In contrast the French system replicates data -- not entire components.  A normal looking event-styled program can "join" one or more groups associated with some replicated object, like "status of airplanes in section D-6", and those group members receive the data (state transfer) as of when they join and then see subsequent updates (atomic multicast).  This was a success: a natural programming model, and also a high performance multicast.

It would be good to spend time on this point.  It may not be obvious to a student that we can replicate a whole program (state machine approach) or we can replicate a variable (process group or publish-subscribe approach), so that programs that are not "replicas" of one-another own replicas of that specific variable.  This is an easy idea once you explain it, but it does require explanation.  It represents a non-trivial fork in the road -- State Machines, Paxos, and Consensus all picked the component replication approach, and yet we know it was unsuccessful in the most dramatic attempt to use it, to date -- $6B was lost on the project.  Moreover, you end up with unreasonably slow solutions.

Replicated data, in contrast, can be blindingly fast (literally tens or hundreds of thousands of updates per second, if the code is heavily tuned).  And the models mentioned, like publish-subscribe or process groups, turn out to be remarkably natural and easy to use.  This is a big deal, and projects that went down this path have been very successful.  Not in the sense of transactions -- you don't find these mechanisms everywhere you look.  But they are common in commercial platforms and systems like IBM Websphere are adopting them.

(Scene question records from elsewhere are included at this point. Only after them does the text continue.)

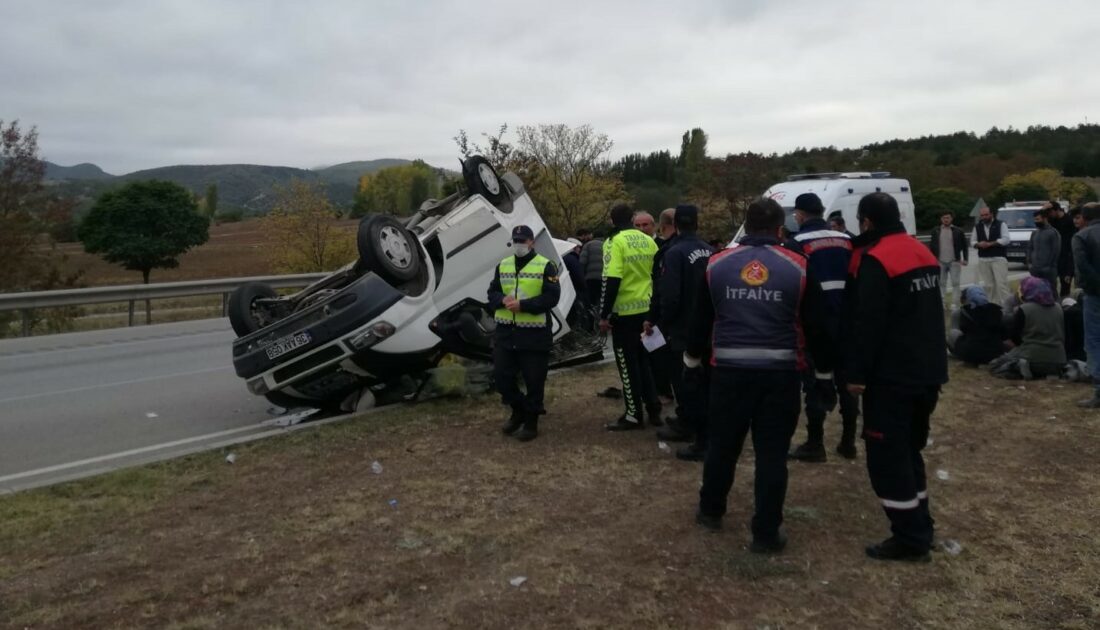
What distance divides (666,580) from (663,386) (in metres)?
3.59

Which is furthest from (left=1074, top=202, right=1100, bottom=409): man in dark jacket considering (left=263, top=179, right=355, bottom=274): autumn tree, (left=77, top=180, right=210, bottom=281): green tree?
(left=77, top=180, right=210, bottom=281): green tree

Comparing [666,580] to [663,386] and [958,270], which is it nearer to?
[663,386]

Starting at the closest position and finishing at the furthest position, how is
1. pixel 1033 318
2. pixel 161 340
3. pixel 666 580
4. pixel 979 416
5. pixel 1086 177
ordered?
pixel 666 580 → pixel 979 416 → pixel 1033 318 → pixel 161 340 → pixel 1086 177

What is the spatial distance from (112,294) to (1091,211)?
15.9m

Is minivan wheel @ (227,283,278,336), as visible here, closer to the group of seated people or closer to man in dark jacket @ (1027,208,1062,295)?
the group of seated people

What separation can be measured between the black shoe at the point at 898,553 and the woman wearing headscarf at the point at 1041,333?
5021 mm

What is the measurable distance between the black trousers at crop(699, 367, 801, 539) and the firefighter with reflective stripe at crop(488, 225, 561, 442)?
228 centimetres

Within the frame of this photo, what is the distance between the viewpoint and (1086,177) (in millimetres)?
66688

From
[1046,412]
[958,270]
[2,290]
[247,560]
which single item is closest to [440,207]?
[247,560]

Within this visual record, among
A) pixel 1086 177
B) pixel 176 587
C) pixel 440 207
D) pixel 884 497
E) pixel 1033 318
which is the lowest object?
pixel 176 587

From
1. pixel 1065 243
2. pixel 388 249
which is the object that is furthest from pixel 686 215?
pixel 1065 243

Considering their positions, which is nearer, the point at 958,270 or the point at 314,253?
the point at 958,270

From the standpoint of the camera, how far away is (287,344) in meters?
6.63

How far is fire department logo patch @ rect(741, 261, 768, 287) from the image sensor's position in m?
4.16
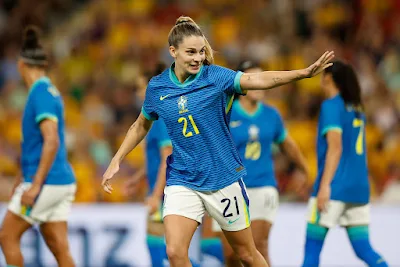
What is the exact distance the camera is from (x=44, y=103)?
25.7ft

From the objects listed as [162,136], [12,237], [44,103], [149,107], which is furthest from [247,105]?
[12,237]

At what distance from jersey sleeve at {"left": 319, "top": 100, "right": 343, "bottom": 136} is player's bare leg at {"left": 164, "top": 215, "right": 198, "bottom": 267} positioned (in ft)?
6.99

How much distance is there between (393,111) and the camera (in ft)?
46.1

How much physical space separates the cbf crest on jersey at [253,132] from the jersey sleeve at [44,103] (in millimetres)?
1877

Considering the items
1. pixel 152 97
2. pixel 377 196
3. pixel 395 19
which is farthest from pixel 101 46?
pixel 152 97

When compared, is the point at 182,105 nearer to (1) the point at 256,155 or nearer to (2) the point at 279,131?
(1) the point at 256,155

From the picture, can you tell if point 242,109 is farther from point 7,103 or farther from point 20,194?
point 7,103

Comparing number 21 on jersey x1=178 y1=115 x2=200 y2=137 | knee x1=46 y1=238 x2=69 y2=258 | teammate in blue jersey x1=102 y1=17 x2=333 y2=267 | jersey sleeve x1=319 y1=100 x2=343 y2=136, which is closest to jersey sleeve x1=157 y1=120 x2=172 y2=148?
knee x1=46 y1=238 x2=69 y2=258

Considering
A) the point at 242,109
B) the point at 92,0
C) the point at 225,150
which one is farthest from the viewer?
the point at 92,0

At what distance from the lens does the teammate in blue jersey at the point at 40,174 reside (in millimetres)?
7766

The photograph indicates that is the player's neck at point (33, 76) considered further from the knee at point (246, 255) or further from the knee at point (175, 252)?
the knee at point (246, 255)

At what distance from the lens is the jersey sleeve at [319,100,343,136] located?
806 cm

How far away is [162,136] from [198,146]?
2131 mm

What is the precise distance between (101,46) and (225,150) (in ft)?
32.9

But notice that not just any replication scheme will suffice.  The remainder of the lecture talks about the consistency needs we encounter in these systems, focusing on a primary-backup server scenario (also a form of replication) in which a split-brain problem can arise: the two servers behave inconsistency.  Clearly we must find ways to do replication and fault-tolerance immune to such problems!

At Cornell, I deliver this lecture in about 65 minutes.  Our lecture slots are 75 minutes and I use the last 10 to allow students to form groups for work on the course project.